Margaret Sanger

The "Founder" of the Birth Control Movement

© Jennifer Harrison-Konz

An advocate of safe and effective contraception for women, Margaret Sanger dedicated her life to efforts to help women take responsibility for their lives.

Margaret Sanger

Known as the founder of the birth control movement, Margaret Louise Sanger was born into a poor family in Corning, New York, on 14 September 1879. She used her training as a nurse at the White Plains Hospital to solidify her belief in a woman’s right to family planning.

She worked on behalf of women in the tenements to secure proper birth control for them, and to attempt to erase the stigma attached to contraception. By 1914, she had begun to establish a national system of “advice centers” where women could obtain birth control information, and she gave up her nursing career to devote her life to this cause.

She wanted to discover a female-controlled contraceptive, and traveled to Europe in search of this. During this same year, she founded the National Birth Control League, which was indicted soon after its creation for the dispersal of copies of The Woman Rebel, which advocated birth control.

Such literature was considered “obscene” as a result of the 1873 Comstock Law prohibiting such literature, so Sanger spent a year in exile in Europe. Upon her return, her case was dismissed, and in 1916, Sanger and her sister, Ethel Byrne, opened the first birth control clinic in the United States in Brooklyn, New York.

Closed by police soon after, the resulting trial brought Sanger the publicity she wanted, which guaranteed change in New York law. The first birth control clinic, staffed by a doctor, opened as a result. Despite opposition from organized groups, such as the Catholic Church, which in 1919 sent out a formal pastoral letter to all American bishops forbidding artificial means of family limitation.

Sanger attempted to envision a world in which women could claim responsibility for their own contraception. She also wanted to see a world in which taking control of reproduction would consequently lower birth rates, alter the balance of supply and demand for labor, and accomplish the goals of workers without class warfare.

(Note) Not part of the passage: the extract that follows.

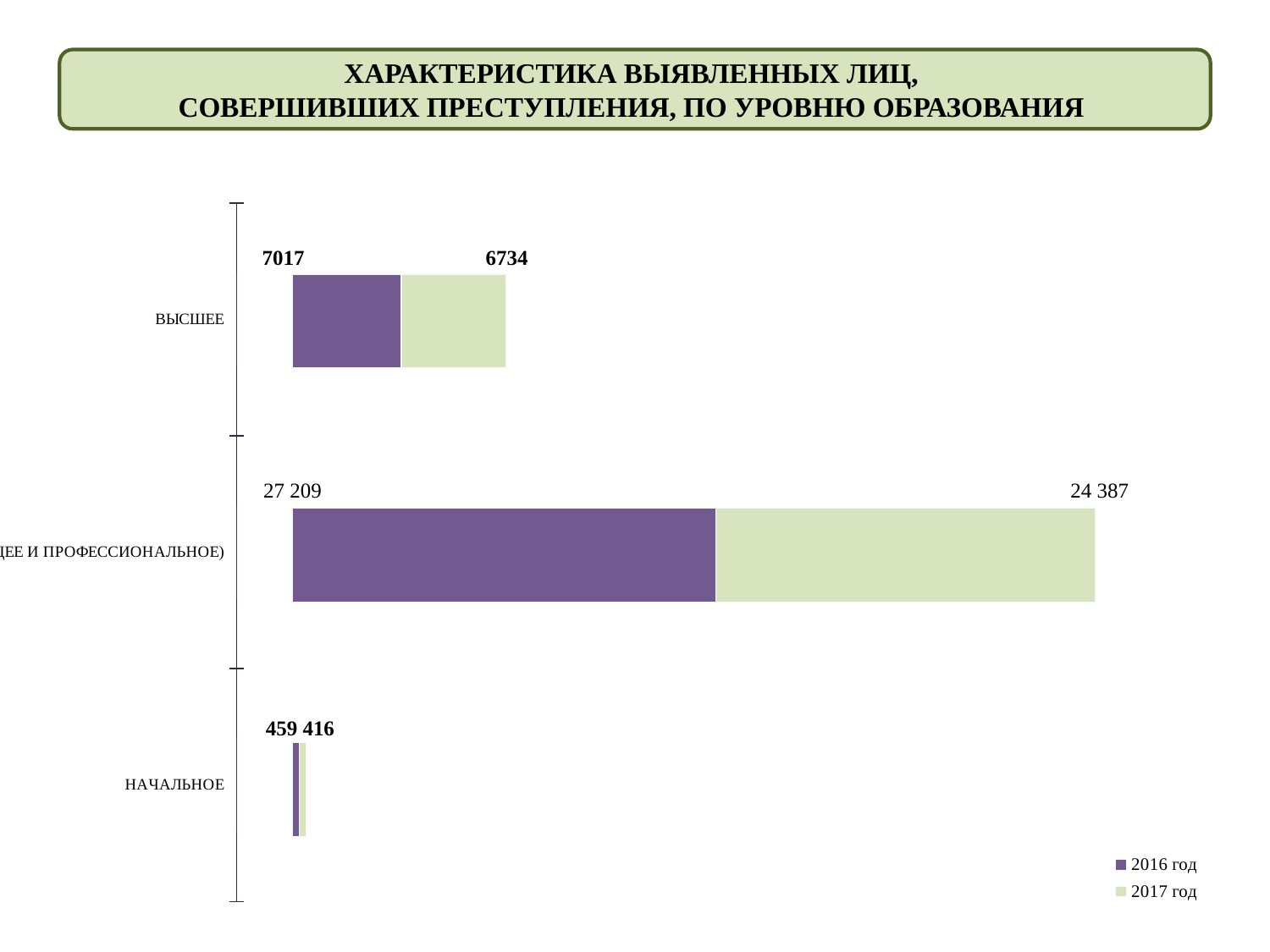
Which category has the lowest value for 2016 год? НАЧАЛЬНОЕ How many series does the legend list? 2 What is the value for ВЫСШЕЕ in 2017 год? 6734 Which series is shown in purple? 2016 год What is the value for ВЫСШЕЕ in 2016 год? 7017 What type of chart is shown on the slide? bar chart What is the value for НАЧАЛЬНОЕ in 2016 год? 459 Which is larger for ВЫСШЕЕ: the 2016 год value or the 2017 год value? 2016 год What is the total of the stacked bar for ВЫСШЕЕ? 13751 What is the value for НАЧАЛЬНОЕ in 2017 год? 416 What is the difference between the 2016 год and 2017 год values for ВЫСШЕЕ? 283 What is the difference between the 2016 год and 2017 год values for НАЧАЛЬНОЕ? 43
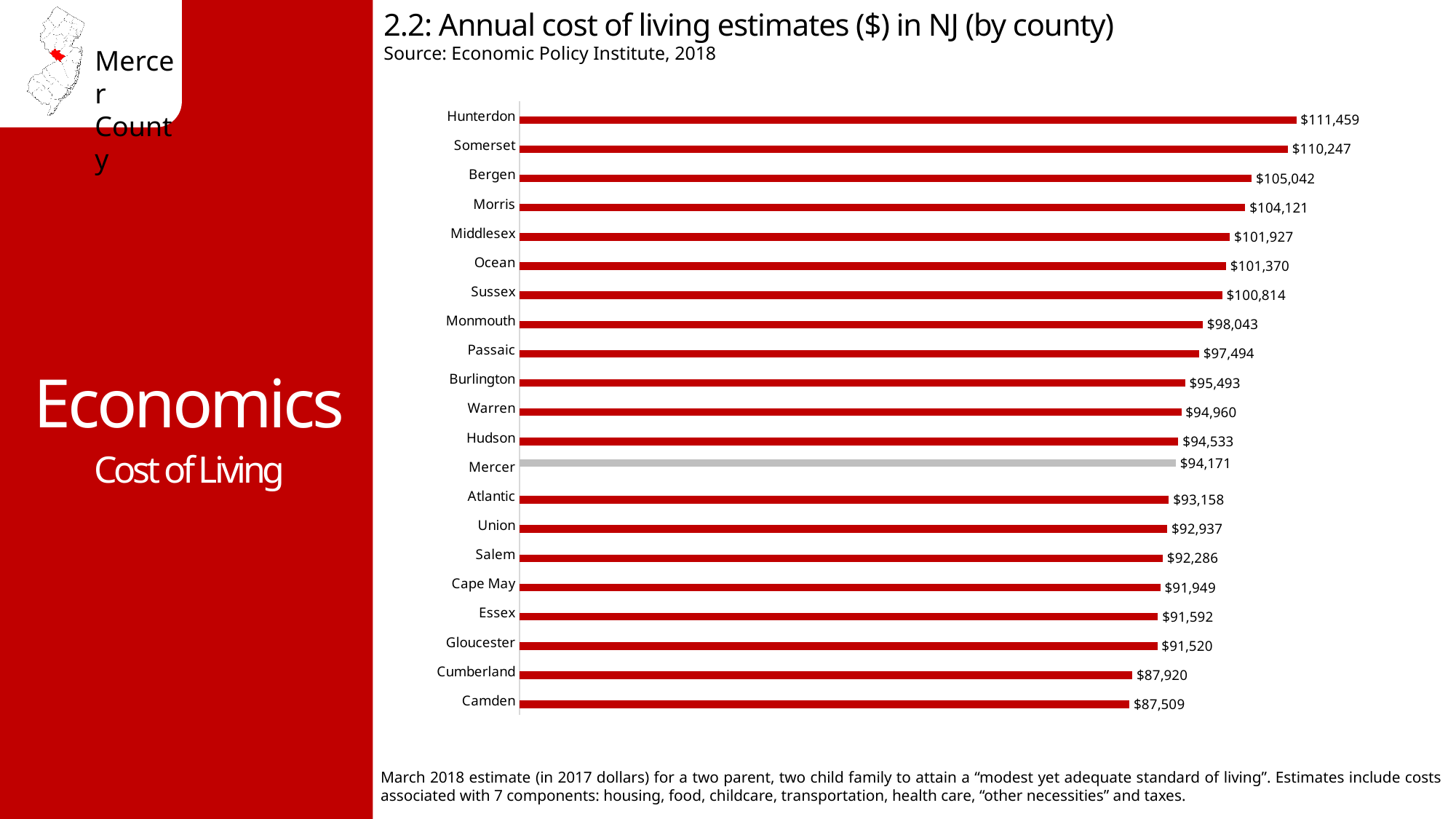
How many counties are shown in the chart? 21 Which county has the highest annual cost of living estimate? Hunterdon What is the difference between the cost of living estimates for Hudson and Mercer? $362 What is the annual cost of living estimate for Bergen County? $105,042 What is the source cited for the chart data? Economic Policy Institute, 2018 Which county's bar is shown in grey instead of red? Mercer What kind of chart is used to show the cost of living estimates? Bar chart What is the difference between the cost of living estimates for Hunterdon and Camden? $23,950 Which county has the lowest annual cost of living estimate? Camden What is the annual cost of living estimate for Cumberland County? $87,920 What is the annual cost of living estimate for Mercer County? $94,171 Which county has a higher cost of living estimate, Morris or Monmouth? Morris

After the end of her first marriage, Sanger had numerous lovers, including Havelock Ellis, whose socialist viewpoints provided an intellectual basis for her arguments that a less-restrictive sexual life was essential for social – and individual – well being. Sanger died in 1966 of congestive heart failure, after spending four years in a Tucson, Arizona nursing home.

Bibliography

Chesler, Ellen. Woman of Valor: Margaret Sanger and the Birth Control Movement. New York: Simon and Schuster, 1992.

Fellman, Anita C. “Always the Pragmatist.” Reviews in American History 21.2 (June 1993): 285-290.